◆ **Data to examine**:
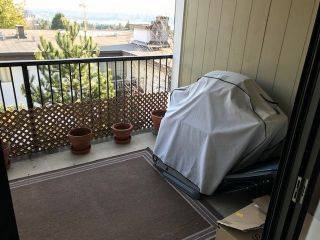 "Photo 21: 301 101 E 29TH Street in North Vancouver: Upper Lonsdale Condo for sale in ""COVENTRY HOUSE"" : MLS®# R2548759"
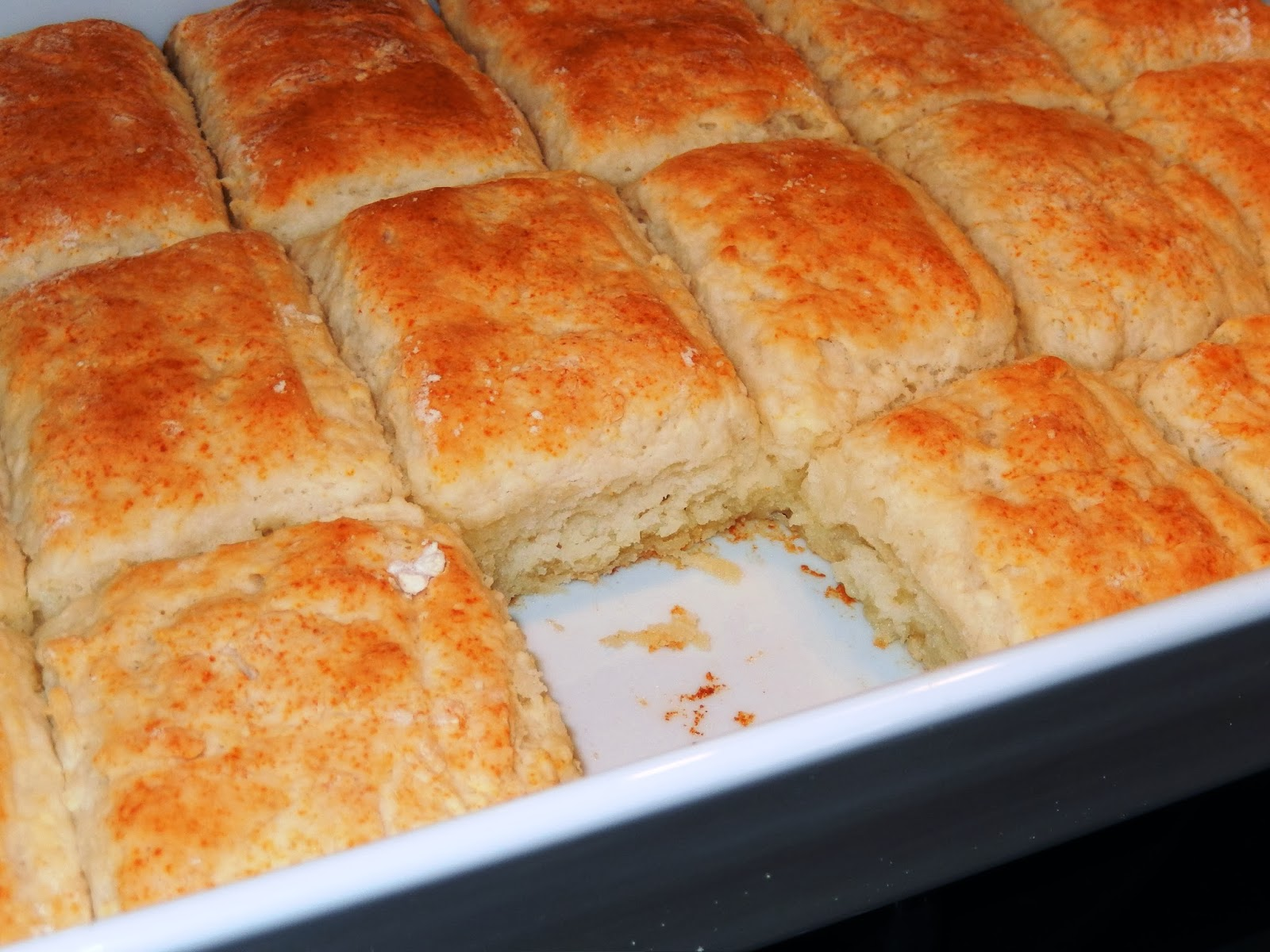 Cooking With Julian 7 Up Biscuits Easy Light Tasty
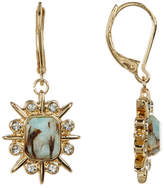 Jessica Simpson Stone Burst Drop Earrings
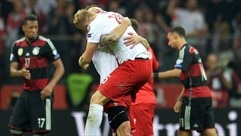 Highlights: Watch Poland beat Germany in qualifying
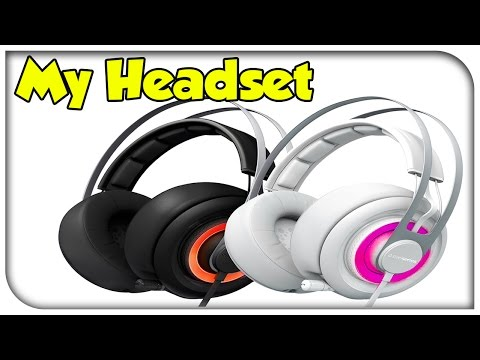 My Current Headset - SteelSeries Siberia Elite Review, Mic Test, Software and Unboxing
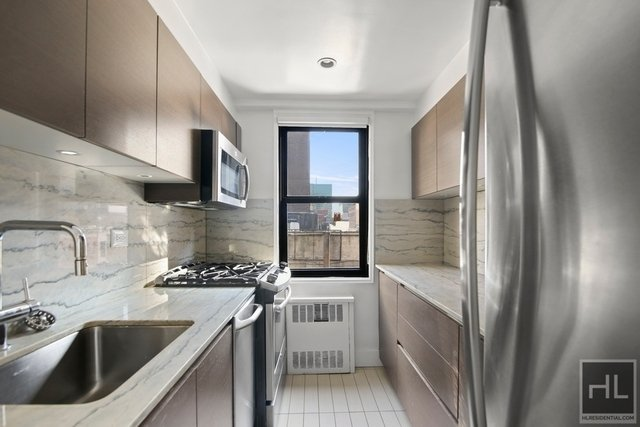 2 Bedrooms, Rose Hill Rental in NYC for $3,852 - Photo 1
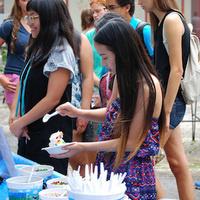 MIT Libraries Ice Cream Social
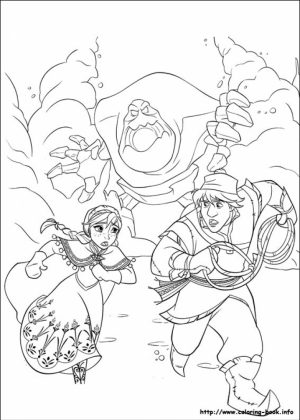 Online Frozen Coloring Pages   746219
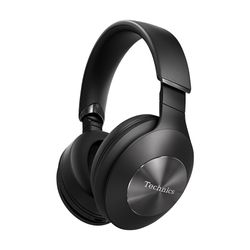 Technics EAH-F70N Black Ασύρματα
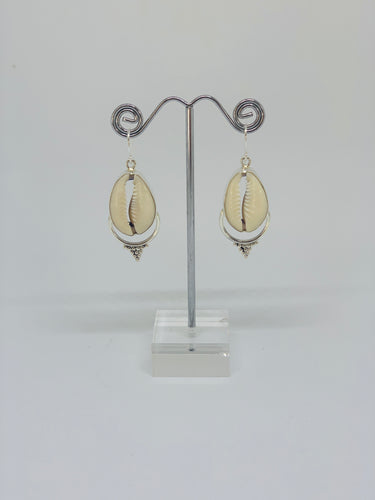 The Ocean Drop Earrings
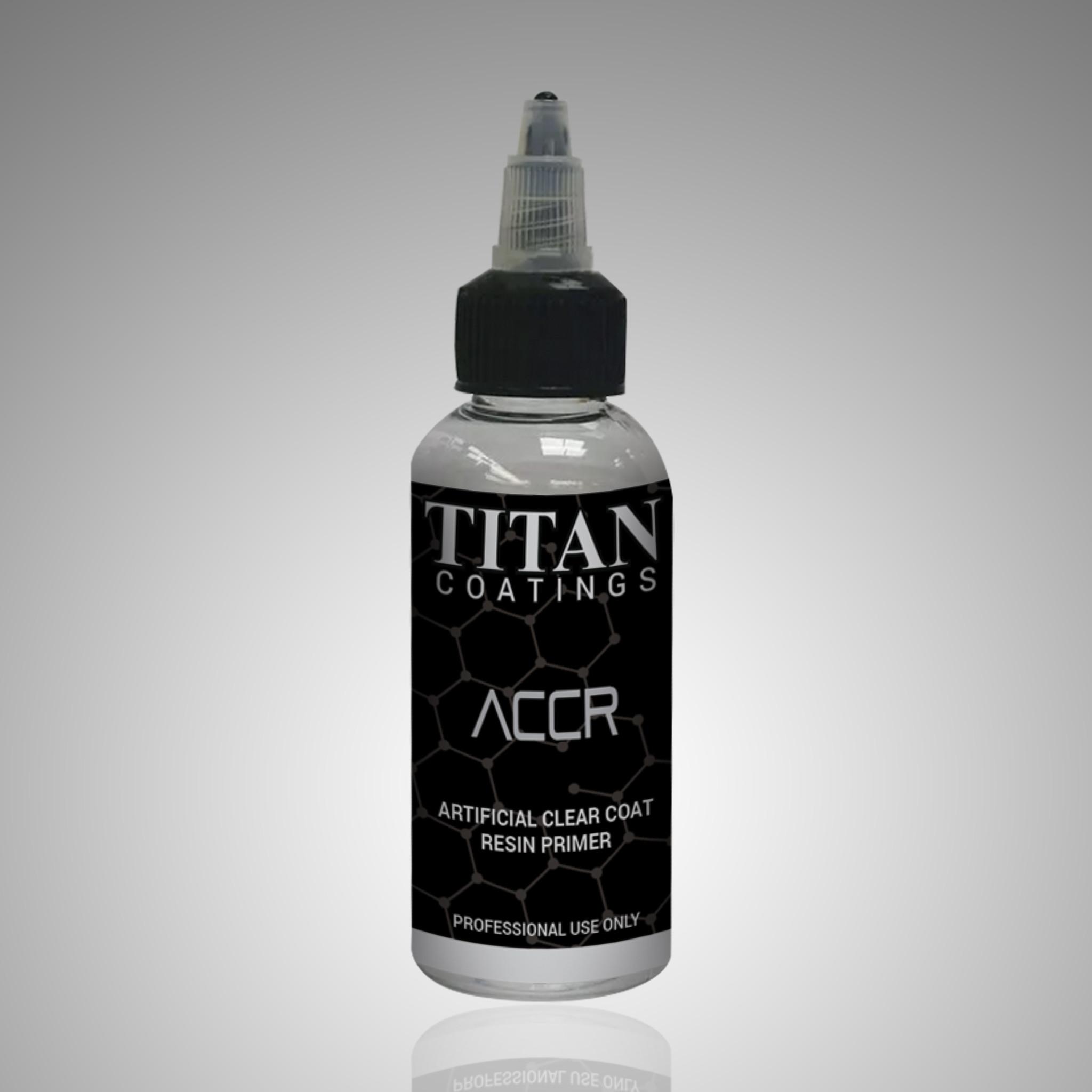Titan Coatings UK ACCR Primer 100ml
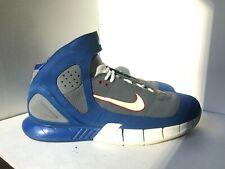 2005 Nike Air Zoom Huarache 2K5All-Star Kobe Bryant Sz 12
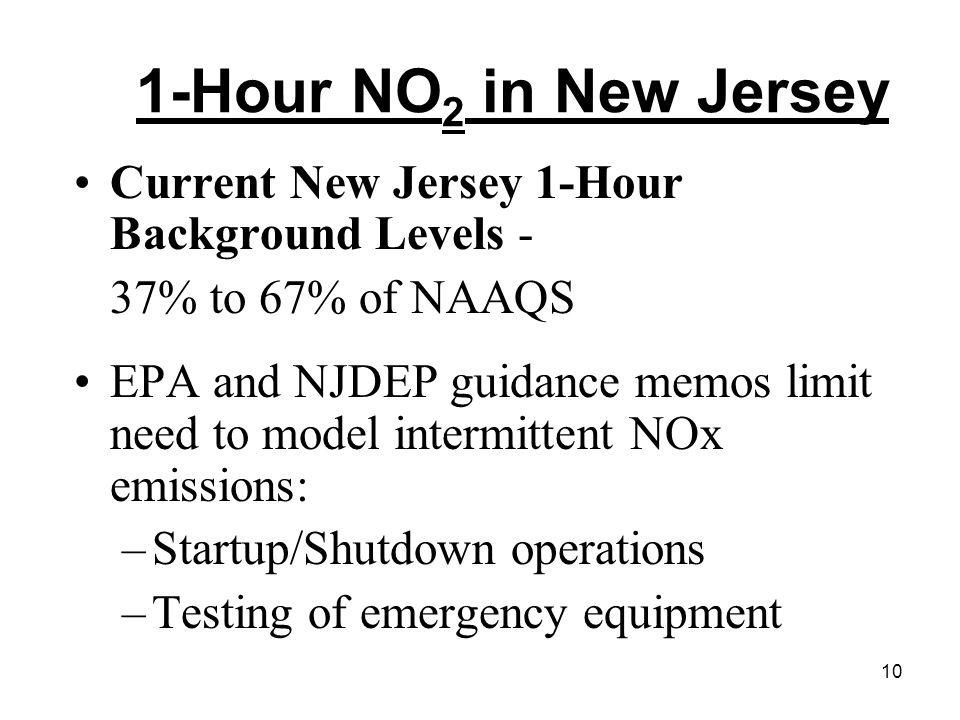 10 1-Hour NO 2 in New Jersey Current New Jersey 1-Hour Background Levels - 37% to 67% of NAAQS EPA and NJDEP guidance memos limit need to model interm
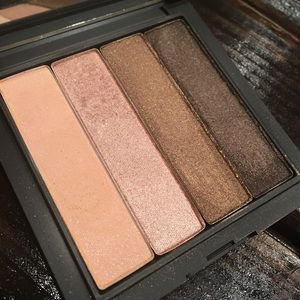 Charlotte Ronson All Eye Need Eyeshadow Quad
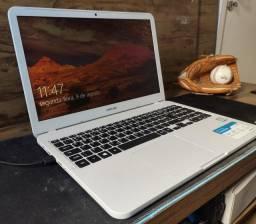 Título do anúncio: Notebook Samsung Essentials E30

◆ **Description of the task**:
Without the pictures, give back every record precisely as shown.

◆ **Your response**:
 "Photo 21: 301 101 E 29TH Street in North Vancouver: Upper Lonsdale Condo for sale in ""COVENTRY HOUSE"" : MLS®# R2548759"
 Cooking With Julian 7 Up Biscuits Easy Light Tasty
 Jessica Simpson Stone Burst Drop Earrings
 Highlights: Watch Poland beat Germany in qualifying
 My Current Headset - SteelSeries Siberia Elite Review, Mic Test, Software and Unboxing
 2 Bedrooms, Rose Hill Rental in NYC for $3,852 - Photo 1
 MIT Libraries Ice Cream Social
 Online Frozen Coloring Pages   746219
 Technics EAH-F70N Black Ασύρματα
 The Ocean Drop Earrings
Titan Coatings UK ACCR Primer 100ml
 2005 Nike Air Zoom Huarache 2K5All-Star Kobe Bryant Sz 12
 10 1-Hour NO 2 in New Jersey Current New Jersey 1-Hour Background Levels - 37% to 67% of NAAQS EPA and NJDEP guidance memos limit need to model interm
 Charlotte Ronson All Eye Need Eyeshadow Quad
 Título do anúncio: Notebook Samsung Essentials E30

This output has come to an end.